- **Task list**:
A) Reproduce the Buenos Aires travel passage between "Our Spanish tutor" and "by the music.", inclusive.
B) Carry on the Buenos Aires travel passage, starting right after its final sentence.

- **Selected text**:
□ □ □ □
Since arriving in South America we had wanted to improve our Spanish skills. After a recommendation from fellow travellers we decided to book ourselves in for private tutoring with a charming BA resident named Yanina. Neither of us had any prior Spanish-speaking knowledge so it was challenging, but great to have one-on-one lessons with our wonderful tutor. After the lesson we were offered some Mate (pronounced Mat-ay), a traditional bitter tea and important part of Argentinian culture. As Brits and big tea fans we appreciated the tips in Mate etiquette and were fascinated by the meticulous preparation!
Our Spanish tutor had given us lots of good recommendations for authentic tango bars in Buenos Aires, so that evening we headed to El Boliche de Roberto, a cosy and traditional looking bar in the Almagro neighbourhood. We were a little surprised to discover it was a singing-only tango night, but we grabbed a table at the front, ordered a beer and waited for them to start. The duet were totally captivating from the moment they began, with beautifully harmonious tango ballads that the locals heartily sang along to. We sat and watched for a few hours, completely enthralled by the music.
□ □ □ □
- **Dataset content**:
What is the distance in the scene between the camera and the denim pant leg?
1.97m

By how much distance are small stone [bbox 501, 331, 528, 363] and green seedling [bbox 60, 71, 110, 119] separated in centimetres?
□ □ □ □
- **Final results**:
A)
Our Spanish tutor had given us lots of good recommendations for authentic tango bars in Buenos Aires, so that evening we headed to El Boliche de Roberto, a cosy and traditional looking bar in the Almagro neighbourhood. We were a little surprised to discover it was a singing-only tango night, but we grabbed a table at the front, ordered a beer and waited for them to start. The duet were totally captivating from the moment they began, with beautifully harmonious tango ballads that the locals heartily sang along to. We sat and watched for a few hours, completely enthralled by the music.

B)
The following night we decided to try out Yanina's second recommendation: a 'tango disco' night at La Catedral, a club in the same neighbourhood of Almagro. Neither of us are natural dancers so we decided to take Tango lessons. The teachers initially seemed pretty unsympathetic to beginners, but after a few attempts we eventually got the steps right and had a fun hour circling the dance floor. Once our lesson ended we watched local couples dance well into the early hours. There was also a band that made an appearance, playing typical South American music with flutes, guitars and drums accompanied by traditional tap dancing.
One of the main attractions in Buenos Aries is the famous Recoleta Cemetery, a town-sized graveyard filled with decadent graves dedicated to the rich, famous and elite Argentinians. The extremely rich even had mausoleums built for themselves and their families, from small rooms to full-sized chapels where people could visit and pay respect. It was fascinating to see how much money and effort had gone into the resting places of the deceased. We spent a couple of hours walking up and down the narrow rows of the cemetery, peering into the creepy cobweb covered graves and tombs.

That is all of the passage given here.